▸ **Consigne détaillée**:
Recopiez à l'identique, dans les données ci-dessous, les lignes qui vont de celle contenant « By looking at » jusqu'à celle contenant « In the image », cette dernière incluse.

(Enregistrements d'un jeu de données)
■ ■ ■ ■ ■

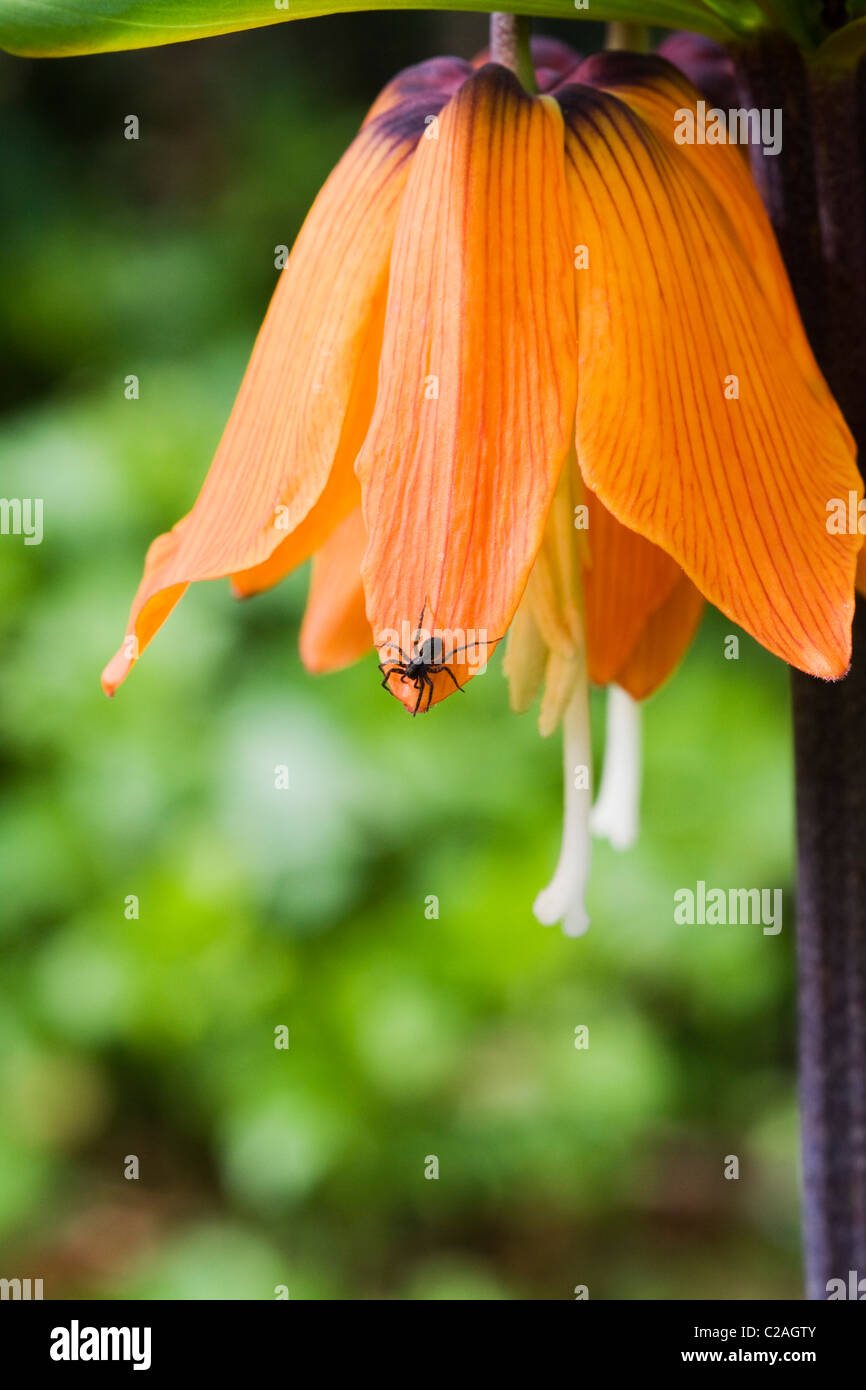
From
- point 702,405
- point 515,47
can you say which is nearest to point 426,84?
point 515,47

■ ■ ■ ■ ■

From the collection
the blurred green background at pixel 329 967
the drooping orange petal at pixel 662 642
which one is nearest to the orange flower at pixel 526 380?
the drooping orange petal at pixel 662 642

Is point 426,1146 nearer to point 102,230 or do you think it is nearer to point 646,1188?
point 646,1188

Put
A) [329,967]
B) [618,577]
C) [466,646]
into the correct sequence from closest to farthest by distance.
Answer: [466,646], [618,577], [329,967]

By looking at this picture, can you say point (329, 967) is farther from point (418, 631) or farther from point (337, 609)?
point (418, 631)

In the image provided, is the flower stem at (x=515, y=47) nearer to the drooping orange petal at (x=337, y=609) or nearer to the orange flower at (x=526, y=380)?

■ ■ ■ ■ ■

▸ **Sortie complète**:
By looking at this picture, can you say point (329, 967) is farther from point (418, 631) or farther from point (337, 609)?
point (418, 631)

In the image provided, is the flower stem at (x=515, y=47) nearer to the drooping orange petal at (x=337, y=609) or nearer to the orange flower at (x=526, y=380)?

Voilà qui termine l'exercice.